*Records supplied*

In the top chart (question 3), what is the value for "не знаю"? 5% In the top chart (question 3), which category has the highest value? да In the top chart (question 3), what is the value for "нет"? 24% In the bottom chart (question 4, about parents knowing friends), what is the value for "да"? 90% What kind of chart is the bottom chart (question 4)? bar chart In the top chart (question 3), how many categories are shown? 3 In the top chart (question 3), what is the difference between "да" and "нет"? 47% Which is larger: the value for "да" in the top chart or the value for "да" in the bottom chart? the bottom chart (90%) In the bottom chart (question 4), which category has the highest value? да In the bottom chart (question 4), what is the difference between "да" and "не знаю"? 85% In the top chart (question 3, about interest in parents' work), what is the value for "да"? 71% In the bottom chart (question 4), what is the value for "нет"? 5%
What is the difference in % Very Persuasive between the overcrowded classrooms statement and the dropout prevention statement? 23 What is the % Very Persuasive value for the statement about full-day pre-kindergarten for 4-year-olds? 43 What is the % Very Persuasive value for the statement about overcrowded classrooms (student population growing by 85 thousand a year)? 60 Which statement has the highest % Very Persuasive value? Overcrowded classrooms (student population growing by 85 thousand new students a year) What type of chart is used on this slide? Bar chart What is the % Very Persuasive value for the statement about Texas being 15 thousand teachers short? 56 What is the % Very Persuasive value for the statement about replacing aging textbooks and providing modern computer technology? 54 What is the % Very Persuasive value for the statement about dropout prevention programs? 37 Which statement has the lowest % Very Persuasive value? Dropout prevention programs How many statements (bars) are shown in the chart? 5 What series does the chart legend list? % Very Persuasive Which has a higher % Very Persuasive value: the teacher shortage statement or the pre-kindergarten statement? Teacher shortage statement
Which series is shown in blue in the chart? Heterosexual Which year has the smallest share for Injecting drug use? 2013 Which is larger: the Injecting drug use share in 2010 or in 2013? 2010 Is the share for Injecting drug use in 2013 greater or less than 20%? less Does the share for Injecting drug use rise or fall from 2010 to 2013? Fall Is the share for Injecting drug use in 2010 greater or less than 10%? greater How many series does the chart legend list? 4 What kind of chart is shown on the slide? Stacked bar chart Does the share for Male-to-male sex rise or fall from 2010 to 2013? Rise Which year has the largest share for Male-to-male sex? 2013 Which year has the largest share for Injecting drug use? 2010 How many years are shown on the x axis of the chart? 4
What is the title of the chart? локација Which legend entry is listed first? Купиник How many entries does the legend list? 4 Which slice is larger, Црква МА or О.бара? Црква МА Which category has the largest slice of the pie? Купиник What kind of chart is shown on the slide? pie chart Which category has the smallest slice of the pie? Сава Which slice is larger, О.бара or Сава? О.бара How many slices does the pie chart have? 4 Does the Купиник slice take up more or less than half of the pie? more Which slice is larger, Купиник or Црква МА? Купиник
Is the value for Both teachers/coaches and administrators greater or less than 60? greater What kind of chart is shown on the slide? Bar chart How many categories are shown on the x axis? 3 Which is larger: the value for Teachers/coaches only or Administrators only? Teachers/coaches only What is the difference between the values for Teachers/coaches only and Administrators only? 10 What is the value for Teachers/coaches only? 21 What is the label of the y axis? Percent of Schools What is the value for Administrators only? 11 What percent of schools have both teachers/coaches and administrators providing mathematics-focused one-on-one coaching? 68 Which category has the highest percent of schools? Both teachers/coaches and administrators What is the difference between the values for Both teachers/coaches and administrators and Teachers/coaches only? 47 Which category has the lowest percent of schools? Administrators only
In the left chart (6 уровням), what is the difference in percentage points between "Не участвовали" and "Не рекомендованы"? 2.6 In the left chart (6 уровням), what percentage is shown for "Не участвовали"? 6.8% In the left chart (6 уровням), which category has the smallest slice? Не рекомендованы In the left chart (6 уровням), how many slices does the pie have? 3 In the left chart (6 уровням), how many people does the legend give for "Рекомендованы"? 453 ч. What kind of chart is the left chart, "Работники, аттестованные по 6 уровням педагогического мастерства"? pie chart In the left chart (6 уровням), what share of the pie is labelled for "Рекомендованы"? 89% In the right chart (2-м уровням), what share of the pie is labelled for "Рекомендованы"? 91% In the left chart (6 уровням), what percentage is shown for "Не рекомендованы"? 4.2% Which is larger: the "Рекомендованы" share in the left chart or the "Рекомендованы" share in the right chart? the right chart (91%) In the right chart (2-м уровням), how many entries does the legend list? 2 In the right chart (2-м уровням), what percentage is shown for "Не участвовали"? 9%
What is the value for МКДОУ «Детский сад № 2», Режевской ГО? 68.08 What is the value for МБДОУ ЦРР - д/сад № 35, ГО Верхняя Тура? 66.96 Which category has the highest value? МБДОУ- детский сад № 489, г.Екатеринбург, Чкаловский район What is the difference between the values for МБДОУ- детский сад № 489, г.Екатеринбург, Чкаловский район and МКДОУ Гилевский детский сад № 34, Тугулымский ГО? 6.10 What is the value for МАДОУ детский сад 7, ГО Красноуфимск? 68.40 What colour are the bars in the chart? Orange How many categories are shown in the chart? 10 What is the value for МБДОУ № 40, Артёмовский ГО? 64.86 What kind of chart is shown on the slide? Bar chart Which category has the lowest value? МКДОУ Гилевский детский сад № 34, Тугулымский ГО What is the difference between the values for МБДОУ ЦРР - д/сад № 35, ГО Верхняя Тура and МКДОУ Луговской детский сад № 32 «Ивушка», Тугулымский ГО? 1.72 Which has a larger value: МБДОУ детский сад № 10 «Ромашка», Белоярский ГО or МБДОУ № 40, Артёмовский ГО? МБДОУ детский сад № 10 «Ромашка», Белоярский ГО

*Task item*
Rewrite the data above, replacing "x axis" with "horizontal axis" and leaving everything else unchanged.

*Expected output*
In the top chart (question 3), what is the value for "не знаю"? 5% In the top chart (question 3), which category has the highest value? да In the top chart (question 3), what is the value for "нет"? 24% In the bottom chart (question 4, about parents knowing friends), what is the value for "да"? 90% What kind of chart is the bottom chart (question 4)? bar chart In the top chart (question 3), how many categories are shown? 3 In the top chart (question 3), what is the difference between "да" and "нет"? 47% Which is larger: the value for "да" in the top chart or the value for "да" in the bottom chart? the bottom chart (90%) In the bottom chart (question 4), which category has the highest value? да In the bottom chart (question 4), what is the difference between "да" and "не знаю"? 85% In the top chart (question 3, about interest in parents' work), what is the value for "да"? 71% In the bottom chart (question 4), what is the value for "нет"? 5%
What is the difference in % Very Persuasive between the overcrowded classrooms statement and the dropout prevention statement? 23 What is the % Very Persuasive value for the statement about full-day pre-kindergarten for 4-year-olds? 43 What is the % Very Persuasive value for the statement about overcrowded classrooms (student population growing by 85 thousand a year)? 60 Which statement has the highest % Very Persuasive value? Overcrowded classrooms (student population growing by 85 thousand new students a year) What type of chart is used on this slide? Bar chart What is the % Very Persuasive value for the statement about Texas being 15 thousand teachers short? 56 What is the % Very Persuasive value for the statement about replacing aging textbooks and providing modern computer technology? 54 What is the % Very Persuasive value for the statement about dropout prevention programs? 37 Which statement has the lowest % Very Persuasive value? Dropout prevention programs How many statements (bars) are shown in the chart? 5 What series does the chart legend list? % Very Persuasive Which has a higher % Very Persuasive value: the teacher shortage statement or the pre-kindergarten statement? Teacher shortage statement
Which series is shown in blue in the chart? Heterosexual Which year has the smallest share for Injecting drug use? 2013 Which is larger: the Injecting drug use share in 2010 or in 2013? 2010 Is the share for Injecting drug use in 2013 greater or less than 20%? less Does the share for Injecting drug use rise or fall from 2010 to 2013? Fall Is the share for Injecting drug use in 2010 greater or less than 10%? greater How many series does the chart legend list? 4 What kind of chart is shown on the slide? Stacked bar chart Does the share for Male-to-male sex rise or fall from 2010 to 2013? Rise Which year has the largest share for Male-to-male sex? 2013 Which year has the largest share for Injecting drug use? 2010 How many years are shown on the horizontal axis of the chart? 4
What is the title of the chart? локација Which legend entry is listed first? Купиник How many entries does the legend list? 4 Which slice is larger, Црква МА or О.бара? Црква МА Which category has the largest slice of the pie? Купиник What kind of chart is shown on the slide? pie chart Which category has the smallest slice of the pie? Сава Which slice is larger, О.бара or Сава? О.бара How many slices does the pie chart have? 4 Does the Купиник slice take up more or less than half of the pie? more Which slice is larger, Купиник or Црква МА? Купиник
Is the value for Both teachers/coaches and administrators greater or less than 60? greater What kind of chart is shown on the slide? Bar chart How many categories are shown on the horizontal axis? 3 Which is larger: the value for Teachers/coaches only or Administrators only? Teachers/coaches only What is the difference between the values for Teachers/coaches only and Administrators only? 10 What is the value for Teachers/coaches only? 21 What is the label of the y axis? Percent of Schools What is the value for Administrators only? 11 What percent of schools have both teachers/coaches and administrators providing mathematics-focused one-on-one coaching? 68 Which category has the highest percent of schools? Both teachers/coaches and administrators What is the difference between the values for Both teachers/coaches and administrators and Teachers/coaches only? 47 Which category has the lowest percent of schools? Administrators only
In the left chart (6 уровням), what is the difference in percentage points between "Не участвовали" and "Не рекомендованы"? 2.6 In the left chart (6 уровням), what percentage is shown for "Не участвовали"? 6.8% In the left chart (6 уровням), which category has the smallest slice? Не рекомендованы In the left chart (6 уровням), how many slices does the pie have? 3 In the left chart (6 уровням), how many people does the legend give for "Рекомендованы"? 453 ч. What kind of chart is the left chart, "Работники, аттестованные по 6 уровням педагогического мастерства"? pie chart In the left chart (6 уровням), what share of the pie is labelled for "Рекомендованы"? 89% In the right chart (2-м уровням), what share of the pie is labelled for "Рекомендованы"? 91% In the left chart (6 уровням), what percentage is shown for "Не рекомендованы"? 4.2% Which is larger: the "Рекомендованы" share in the left chart or the "Рекомендованы" share in the right chart? the right chart (91%) In the right chart (2-м уровням), how many entries does the legend list? 2 In the right chart (2-м уровням), what percentage is shown for "Не участвовали"? 9%
What is the value for МКДОУ «Детский сад № 2», Режевской ГО? 68.08 What is the value for МБДОУ ЦРР - д/сад № 35, ГО Верхняя Тура? 66.96 Which category has the highest value? МБДОУ- детский сад № 489, г.Екатеринбург, Чкаловский район What is the difference between the values for МБДОУ- детский сад № 489, г.Екатеринбург, Чкаловский район and МКДОУ Гилевский детский сад № 34, Тугулымский ГО? 6.10 What is the value for МАДОУ детский сад 7, ГО Красноуфимск? 68.40 What colour are the bars in the chart? Orange How many categories are shown in the chart? 10 What is the value for МБДОУ № 40, Артёмовский ГО? 64.86 What kind of chart is shown on the slide? Bar chart Which category has the lowest value? МКДОУ Гилевский детский сад № 34, Тугулымский ГО What is the difference between the values for МБДОУ ЦРР - д/сад № 35, ГО Верхняя Тура and МКДОУ Луговской детский сад № 32 «Ивушка», Тугулымский ГО? 1.72 Which has a larger value: МБДОУ детский сад № 10 «Ромашка», Белоярский ГО or МБДОУ № 40, Артёмовский ГО? МБДОУ детский сад № 10 «Ромашка», Белоярский ГО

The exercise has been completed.